• Blocco di testo:
Pubblicato da: Mattia Civico | 26 giugno 2015

diario dal Libano 4: i profughi hanno un nome

imageDa Il Trentino del 26 giugno 2015

Sono sessanta milioni i profughi nel mondo. Lo dice l’UNHCR, l’Alto commissariato per i Rifugiati delle Nazioni Unite. Fra questi anche le persone che abitano il campo siriano di Telabbas, nel nord del Libano. Sono scappati da Homs, una città che di fatto non esiste più. Azzerata dalle bombe, dai barili di esplosivo fatti cadere sulle case abitate.
Nel campo di Telabbas una tenda bianca con disegnate due colombe arancioni: è la tenda dei volontari dell’Operazione Colomba. Vivono qui da quasi un anno e mezzo. Loro amano conoscere e sapere il nome delle persone: sessanta milioni è un numero, ma anche noi dovremmo ricordare che sono persone, vite spezzate, destini interrotti. Dare un nome è la prima cosa che facciamo quando aspettiamo un figlio. Diamo dignità ed identità nel nome che diciamo. Sessanta milioni di profughi hanno un nome.

• Problema breve a:
Aggiorna i record partendo dalla riga con "What distance from" e proseguendo fino alla riga con "14.4 metres", sostituendo "window" con "glass pane" e lasciando invariato tutto il resto. Riporta solo queste righe, senza le immagini.

• Dati di lavoro:
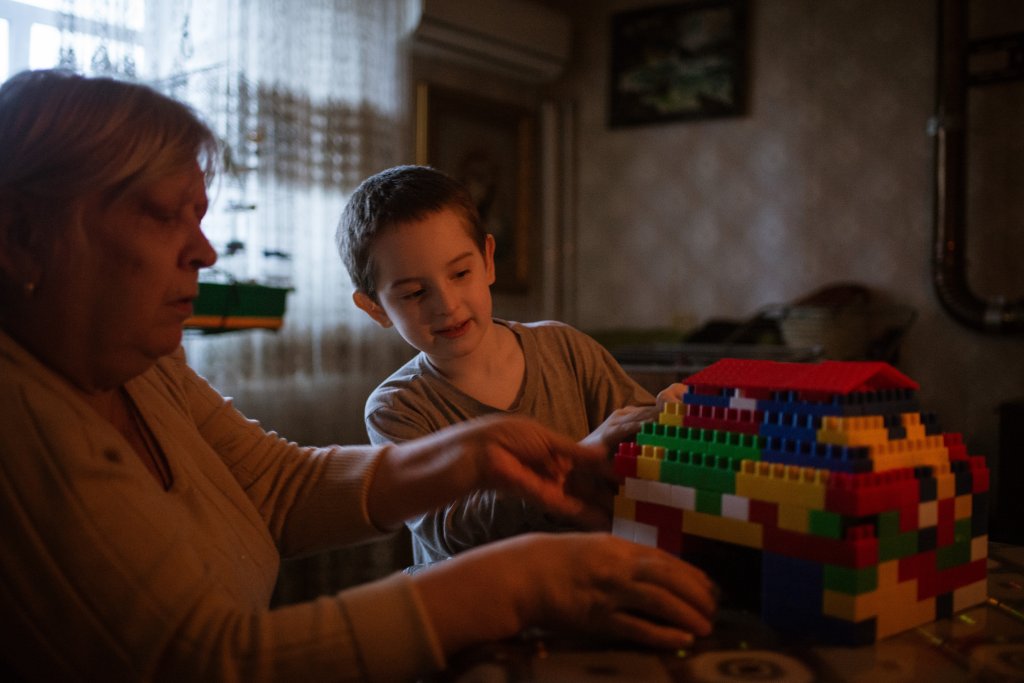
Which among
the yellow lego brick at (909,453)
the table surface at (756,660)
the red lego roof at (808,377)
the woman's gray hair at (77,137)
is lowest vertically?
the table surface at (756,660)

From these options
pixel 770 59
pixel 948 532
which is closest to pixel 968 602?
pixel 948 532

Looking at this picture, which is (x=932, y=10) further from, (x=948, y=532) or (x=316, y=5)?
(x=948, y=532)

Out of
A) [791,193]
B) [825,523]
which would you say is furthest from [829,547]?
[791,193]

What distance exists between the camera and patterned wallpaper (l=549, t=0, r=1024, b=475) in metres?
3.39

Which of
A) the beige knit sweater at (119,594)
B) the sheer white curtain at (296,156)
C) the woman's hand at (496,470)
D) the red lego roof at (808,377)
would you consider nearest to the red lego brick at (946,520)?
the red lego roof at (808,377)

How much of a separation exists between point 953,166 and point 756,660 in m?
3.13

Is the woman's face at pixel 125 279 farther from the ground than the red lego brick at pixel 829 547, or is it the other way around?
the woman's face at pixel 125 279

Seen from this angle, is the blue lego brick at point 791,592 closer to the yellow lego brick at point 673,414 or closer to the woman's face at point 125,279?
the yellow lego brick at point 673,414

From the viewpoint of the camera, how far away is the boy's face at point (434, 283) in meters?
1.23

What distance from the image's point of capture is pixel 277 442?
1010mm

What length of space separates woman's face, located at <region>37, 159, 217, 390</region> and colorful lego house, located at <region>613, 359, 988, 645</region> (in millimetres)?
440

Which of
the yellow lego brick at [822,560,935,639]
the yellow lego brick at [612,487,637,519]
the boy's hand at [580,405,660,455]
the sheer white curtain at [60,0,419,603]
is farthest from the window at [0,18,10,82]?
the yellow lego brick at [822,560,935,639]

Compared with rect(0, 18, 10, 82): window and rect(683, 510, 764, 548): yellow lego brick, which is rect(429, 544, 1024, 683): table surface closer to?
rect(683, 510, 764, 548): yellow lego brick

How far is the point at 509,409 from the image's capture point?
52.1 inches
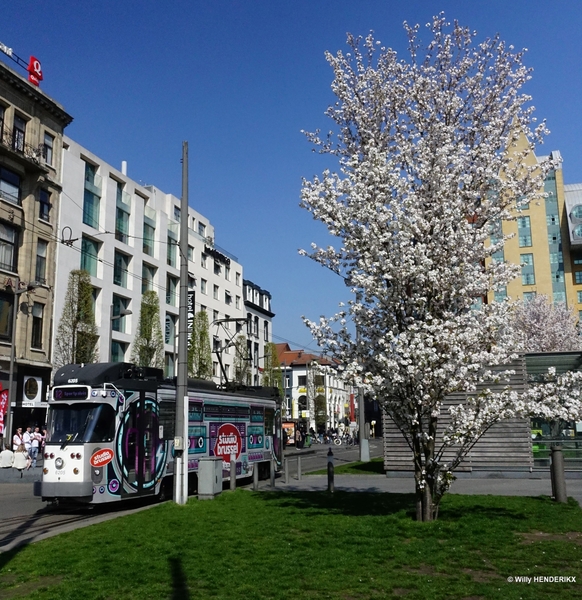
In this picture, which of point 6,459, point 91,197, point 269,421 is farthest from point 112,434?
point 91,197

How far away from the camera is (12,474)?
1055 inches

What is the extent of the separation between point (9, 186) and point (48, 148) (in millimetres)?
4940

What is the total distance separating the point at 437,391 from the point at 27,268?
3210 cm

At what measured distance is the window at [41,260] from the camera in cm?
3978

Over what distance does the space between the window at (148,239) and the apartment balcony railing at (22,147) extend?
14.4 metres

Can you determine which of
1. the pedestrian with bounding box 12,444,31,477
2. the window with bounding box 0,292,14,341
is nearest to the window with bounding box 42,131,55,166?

• Problema breve b:
Rispondi a queste domande sul testo dedicato ai profughi del campo di Telabbas:
(i) Quanti sono i profughi nel mondo secondo l'UNHCR?
(ii) Da quale città sono scappate le persone che abitano il campo?
(iii) Da quanto tempo vivono nel campo i volontari dell'Operazione Colomba?

• Risposta completa a:
What distance from the image's point of capture is pixel 277 442?
1010mm

What length of space separates woman's face, located at <region>37, 159, 217, 390</region> and colorful lego house, located at <region>613, 359, 988, 645</region> (in millimetres)?
440

Which of
the yellow lego brick at [822,560,935,639]
the yellow lego brick at [612,487,637,519]
the boy's hand at [580,405,660,455]
the sheer white curtain at [60,0,419,603]
is farthest from the glass pane at [0,18,10,82]?
the yellow lego brick at [822,560,935,639]

Compared with rect(0, 18, 10, 82): glass pane and rect(683, 510, 764, 548): yellow lego brick, which is rect(429, 544, 1024, 683): table surface closer to?
rect(683, 510, 764, 548): yellow lego brick

How far is the point at 509,409 from the image's capture point?
52.1 inches
In this picture, which of point 6,459, point 91,197, point 269,421 is farthest from point 112,434?
point 91,197

How far away from the camera is (12,474)?
1055 inches

What is the extent of the separation between point (9, 186) and point (48, 148) (in millimetres)?
4940

What is the total distance separating the point at 437,391 from the point at 27,268?
3210 cm

At what measured distance is the glass pane at [41,260] from the camera in cm?
3978

Over what distance does the space between the glass pane at (148,239) and the apartment balcony railing at (22,147) extend?
14.4 metres

• Risposta completa b:
(i) Sessanta milioni.
(ii) Da Homs.
(iii) Da quasi un anno e mezzo.